● **CHALLENGE**: Count the lines in the data below that contain the string "instances". Uppercase and lowercase count as different, and the reply should be the number alone.

● **AVAILABLE DATA**:
------------------------
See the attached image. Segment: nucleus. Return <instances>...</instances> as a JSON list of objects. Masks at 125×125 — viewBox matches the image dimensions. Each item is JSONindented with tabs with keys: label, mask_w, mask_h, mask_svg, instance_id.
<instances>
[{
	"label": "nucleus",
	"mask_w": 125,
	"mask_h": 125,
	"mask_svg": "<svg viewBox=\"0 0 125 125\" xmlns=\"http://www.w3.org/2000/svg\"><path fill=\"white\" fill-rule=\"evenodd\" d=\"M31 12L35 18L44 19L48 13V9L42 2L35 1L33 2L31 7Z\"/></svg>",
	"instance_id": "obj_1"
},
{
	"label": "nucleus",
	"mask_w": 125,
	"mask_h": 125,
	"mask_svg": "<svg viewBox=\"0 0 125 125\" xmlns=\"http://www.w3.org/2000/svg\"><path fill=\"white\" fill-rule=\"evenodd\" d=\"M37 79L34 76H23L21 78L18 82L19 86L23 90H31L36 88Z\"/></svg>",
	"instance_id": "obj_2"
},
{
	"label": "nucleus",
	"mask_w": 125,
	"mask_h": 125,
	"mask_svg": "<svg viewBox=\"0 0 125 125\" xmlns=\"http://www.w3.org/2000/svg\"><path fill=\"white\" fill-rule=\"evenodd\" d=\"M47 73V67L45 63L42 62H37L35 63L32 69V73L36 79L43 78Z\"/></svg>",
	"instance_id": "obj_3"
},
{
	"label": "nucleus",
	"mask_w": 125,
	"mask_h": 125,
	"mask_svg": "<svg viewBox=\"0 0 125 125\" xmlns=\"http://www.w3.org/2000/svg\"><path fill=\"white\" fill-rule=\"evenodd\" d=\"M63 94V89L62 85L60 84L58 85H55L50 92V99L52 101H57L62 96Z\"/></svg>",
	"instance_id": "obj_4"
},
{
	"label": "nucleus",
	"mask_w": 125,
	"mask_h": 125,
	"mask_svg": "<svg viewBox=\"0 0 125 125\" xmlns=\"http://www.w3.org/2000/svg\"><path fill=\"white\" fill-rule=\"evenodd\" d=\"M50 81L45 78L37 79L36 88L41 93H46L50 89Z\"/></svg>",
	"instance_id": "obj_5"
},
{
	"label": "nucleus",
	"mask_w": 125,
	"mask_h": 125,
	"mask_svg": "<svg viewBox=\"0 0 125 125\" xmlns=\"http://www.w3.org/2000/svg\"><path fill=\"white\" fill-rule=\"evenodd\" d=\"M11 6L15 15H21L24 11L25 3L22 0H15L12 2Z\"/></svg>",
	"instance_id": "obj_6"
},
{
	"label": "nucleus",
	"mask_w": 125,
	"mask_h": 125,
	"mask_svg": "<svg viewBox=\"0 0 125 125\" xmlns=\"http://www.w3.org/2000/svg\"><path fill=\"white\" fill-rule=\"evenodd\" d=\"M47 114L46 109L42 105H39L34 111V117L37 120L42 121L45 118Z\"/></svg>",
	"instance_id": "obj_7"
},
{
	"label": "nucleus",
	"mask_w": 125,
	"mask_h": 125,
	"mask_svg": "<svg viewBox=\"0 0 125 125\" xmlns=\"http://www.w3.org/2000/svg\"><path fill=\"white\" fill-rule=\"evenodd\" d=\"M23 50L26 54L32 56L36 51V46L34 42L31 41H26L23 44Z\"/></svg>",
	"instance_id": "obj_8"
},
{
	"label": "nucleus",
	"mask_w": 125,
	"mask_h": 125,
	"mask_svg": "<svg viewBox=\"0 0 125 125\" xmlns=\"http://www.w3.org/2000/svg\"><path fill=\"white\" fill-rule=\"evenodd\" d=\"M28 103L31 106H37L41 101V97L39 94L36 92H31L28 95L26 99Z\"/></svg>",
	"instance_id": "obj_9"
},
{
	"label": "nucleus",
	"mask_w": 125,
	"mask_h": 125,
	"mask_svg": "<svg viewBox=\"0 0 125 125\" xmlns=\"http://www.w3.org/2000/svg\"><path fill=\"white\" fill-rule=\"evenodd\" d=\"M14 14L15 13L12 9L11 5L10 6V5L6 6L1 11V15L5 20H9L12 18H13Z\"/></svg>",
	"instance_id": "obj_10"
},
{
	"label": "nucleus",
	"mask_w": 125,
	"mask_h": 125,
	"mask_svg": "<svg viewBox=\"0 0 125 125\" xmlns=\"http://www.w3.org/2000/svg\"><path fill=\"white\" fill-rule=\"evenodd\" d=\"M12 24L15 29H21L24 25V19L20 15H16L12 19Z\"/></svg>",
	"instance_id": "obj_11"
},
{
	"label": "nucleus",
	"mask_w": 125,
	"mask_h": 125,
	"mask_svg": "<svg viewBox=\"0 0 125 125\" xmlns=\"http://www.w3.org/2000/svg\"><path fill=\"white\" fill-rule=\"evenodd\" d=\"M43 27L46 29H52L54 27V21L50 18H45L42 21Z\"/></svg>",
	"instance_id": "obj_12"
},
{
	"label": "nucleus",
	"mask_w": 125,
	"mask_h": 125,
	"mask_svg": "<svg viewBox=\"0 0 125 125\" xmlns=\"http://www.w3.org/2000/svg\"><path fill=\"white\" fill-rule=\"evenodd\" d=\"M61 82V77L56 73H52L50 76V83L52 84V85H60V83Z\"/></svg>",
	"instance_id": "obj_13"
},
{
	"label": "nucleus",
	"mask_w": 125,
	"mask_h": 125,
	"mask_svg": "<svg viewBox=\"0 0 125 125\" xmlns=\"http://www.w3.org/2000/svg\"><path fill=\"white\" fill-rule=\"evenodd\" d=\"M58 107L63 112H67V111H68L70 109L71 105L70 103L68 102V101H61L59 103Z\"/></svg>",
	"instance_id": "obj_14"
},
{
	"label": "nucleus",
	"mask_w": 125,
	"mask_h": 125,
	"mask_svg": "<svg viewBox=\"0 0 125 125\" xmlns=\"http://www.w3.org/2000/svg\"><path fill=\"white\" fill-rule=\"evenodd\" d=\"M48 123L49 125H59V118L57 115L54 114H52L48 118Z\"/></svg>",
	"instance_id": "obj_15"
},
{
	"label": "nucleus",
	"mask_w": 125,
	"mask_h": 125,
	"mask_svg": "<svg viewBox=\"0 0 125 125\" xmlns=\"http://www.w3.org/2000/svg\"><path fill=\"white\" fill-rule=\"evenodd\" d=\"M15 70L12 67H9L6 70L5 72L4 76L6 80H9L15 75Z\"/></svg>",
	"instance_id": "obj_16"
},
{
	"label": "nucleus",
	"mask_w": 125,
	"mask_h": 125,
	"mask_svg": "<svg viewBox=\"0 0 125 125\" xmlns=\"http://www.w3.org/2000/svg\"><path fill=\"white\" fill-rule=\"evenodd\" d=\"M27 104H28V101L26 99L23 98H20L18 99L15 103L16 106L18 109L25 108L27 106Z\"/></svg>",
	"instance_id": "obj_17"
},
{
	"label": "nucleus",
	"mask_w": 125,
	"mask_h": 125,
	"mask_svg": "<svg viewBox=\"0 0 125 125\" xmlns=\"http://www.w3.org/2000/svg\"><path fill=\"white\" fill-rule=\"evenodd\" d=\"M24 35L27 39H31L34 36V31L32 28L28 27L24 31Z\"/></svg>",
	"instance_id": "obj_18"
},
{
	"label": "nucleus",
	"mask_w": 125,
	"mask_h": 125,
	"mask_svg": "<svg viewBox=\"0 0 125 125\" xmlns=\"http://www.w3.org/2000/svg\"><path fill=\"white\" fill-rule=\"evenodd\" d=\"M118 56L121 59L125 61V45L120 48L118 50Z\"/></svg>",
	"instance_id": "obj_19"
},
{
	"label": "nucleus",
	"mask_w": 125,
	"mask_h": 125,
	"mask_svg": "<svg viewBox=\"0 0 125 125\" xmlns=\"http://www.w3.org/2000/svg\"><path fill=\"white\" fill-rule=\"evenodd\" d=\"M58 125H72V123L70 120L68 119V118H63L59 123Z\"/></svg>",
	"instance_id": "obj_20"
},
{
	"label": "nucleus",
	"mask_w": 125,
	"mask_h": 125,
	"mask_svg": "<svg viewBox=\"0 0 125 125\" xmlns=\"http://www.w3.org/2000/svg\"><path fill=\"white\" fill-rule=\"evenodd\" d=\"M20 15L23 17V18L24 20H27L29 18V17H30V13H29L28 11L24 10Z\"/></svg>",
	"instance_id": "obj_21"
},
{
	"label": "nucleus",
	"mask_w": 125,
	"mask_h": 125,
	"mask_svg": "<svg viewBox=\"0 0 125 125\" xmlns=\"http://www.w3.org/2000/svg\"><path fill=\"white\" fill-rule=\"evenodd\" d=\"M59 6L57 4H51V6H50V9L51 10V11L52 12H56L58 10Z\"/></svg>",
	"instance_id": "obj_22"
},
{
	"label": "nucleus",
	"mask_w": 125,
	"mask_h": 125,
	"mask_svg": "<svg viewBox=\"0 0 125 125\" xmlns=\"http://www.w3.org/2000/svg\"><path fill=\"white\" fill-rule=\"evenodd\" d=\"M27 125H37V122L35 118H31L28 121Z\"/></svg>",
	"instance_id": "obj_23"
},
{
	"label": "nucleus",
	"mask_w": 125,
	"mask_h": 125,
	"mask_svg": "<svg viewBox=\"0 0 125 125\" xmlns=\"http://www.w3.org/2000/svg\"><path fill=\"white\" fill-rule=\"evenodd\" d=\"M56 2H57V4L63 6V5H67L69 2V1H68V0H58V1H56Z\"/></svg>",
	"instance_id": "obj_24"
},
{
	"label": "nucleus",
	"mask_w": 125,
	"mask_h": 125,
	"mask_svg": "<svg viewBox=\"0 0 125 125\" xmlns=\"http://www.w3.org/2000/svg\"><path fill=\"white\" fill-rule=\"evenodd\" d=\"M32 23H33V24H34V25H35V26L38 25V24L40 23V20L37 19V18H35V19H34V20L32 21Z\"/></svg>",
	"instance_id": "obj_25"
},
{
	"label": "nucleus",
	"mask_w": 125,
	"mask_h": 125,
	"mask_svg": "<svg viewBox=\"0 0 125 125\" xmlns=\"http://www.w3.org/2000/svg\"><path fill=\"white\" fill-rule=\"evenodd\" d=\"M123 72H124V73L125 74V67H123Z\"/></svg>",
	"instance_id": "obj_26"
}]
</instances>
------------------------
● **FINISHED TASK**: 3